## STATED PROBLEM
Starting at the line of the records that contains "Roughly how far" and continuing through the end of the records, turn each nonblank line into a row of a Markdown table. Use the columns "Row" for the running number and "Text" for the line itself.

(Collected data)

++++++++++

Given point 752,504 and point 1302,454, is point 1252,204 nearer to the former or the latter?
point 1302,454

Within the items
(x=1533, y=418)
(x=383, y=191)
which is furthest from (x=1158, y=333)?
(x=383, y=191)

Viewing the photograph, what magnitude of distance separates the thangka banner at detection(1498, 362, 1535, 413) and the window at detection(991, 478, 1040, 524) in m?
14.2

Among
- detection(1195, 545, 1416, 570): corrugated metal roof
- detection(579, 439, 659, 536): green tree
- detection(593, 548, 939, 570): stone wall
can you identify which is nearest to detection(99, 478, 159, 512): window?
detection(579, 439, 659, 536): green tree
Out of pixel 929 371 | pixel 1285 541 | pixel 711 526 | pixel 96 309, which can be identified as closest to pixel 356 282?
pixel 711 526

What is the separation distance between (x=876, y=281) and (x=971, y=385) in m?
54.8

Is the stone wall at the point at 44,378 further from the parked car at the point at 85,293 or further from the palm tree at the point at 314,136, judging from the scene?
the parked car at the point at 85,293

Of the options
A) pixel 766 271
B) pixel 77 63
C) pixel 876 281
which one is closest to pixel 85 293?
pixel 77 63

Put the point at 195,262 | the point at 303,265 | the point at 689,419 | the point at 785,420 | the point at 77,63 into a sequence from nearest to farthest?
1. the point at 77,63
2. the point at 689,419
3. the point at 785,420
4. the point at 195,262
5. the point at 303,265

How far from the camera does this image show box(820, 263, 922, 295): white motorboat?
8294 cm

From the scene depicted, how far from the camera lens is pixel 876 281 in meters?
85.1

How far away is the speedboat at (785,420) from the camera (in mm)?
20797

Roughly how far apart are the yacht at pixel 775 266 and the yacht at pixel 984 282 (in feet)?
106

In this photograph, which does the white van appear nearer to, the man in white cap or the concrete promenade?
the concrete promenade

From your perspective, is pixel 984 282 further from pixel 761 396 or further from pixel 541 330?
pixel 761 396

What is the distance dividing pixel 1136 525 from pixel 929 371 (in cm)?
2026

++++++++++

## WRITTEN REPLY
| Row | Text |
|---|---|
| 1 | Roughly how far apart are the yacht at pixel 775 266 and the yacht at pixel 984 282 (in feet)? |
| 2 | 106 |
| 3 | In this photograph, which does the white van appear nearer to, the man in white cap or the concrete promenade? |
| 4 | the concrete promenade |
| 5 | From your perspective, is pixel 984 282 further from pixel 761 396 or further from pixel 541 330? |
| 6 | pixel 761 396 |
| 7 | What is the distance dividing pixel 1136 525 from pixel 929 371 (in cm)? |
| 8 | 2026 |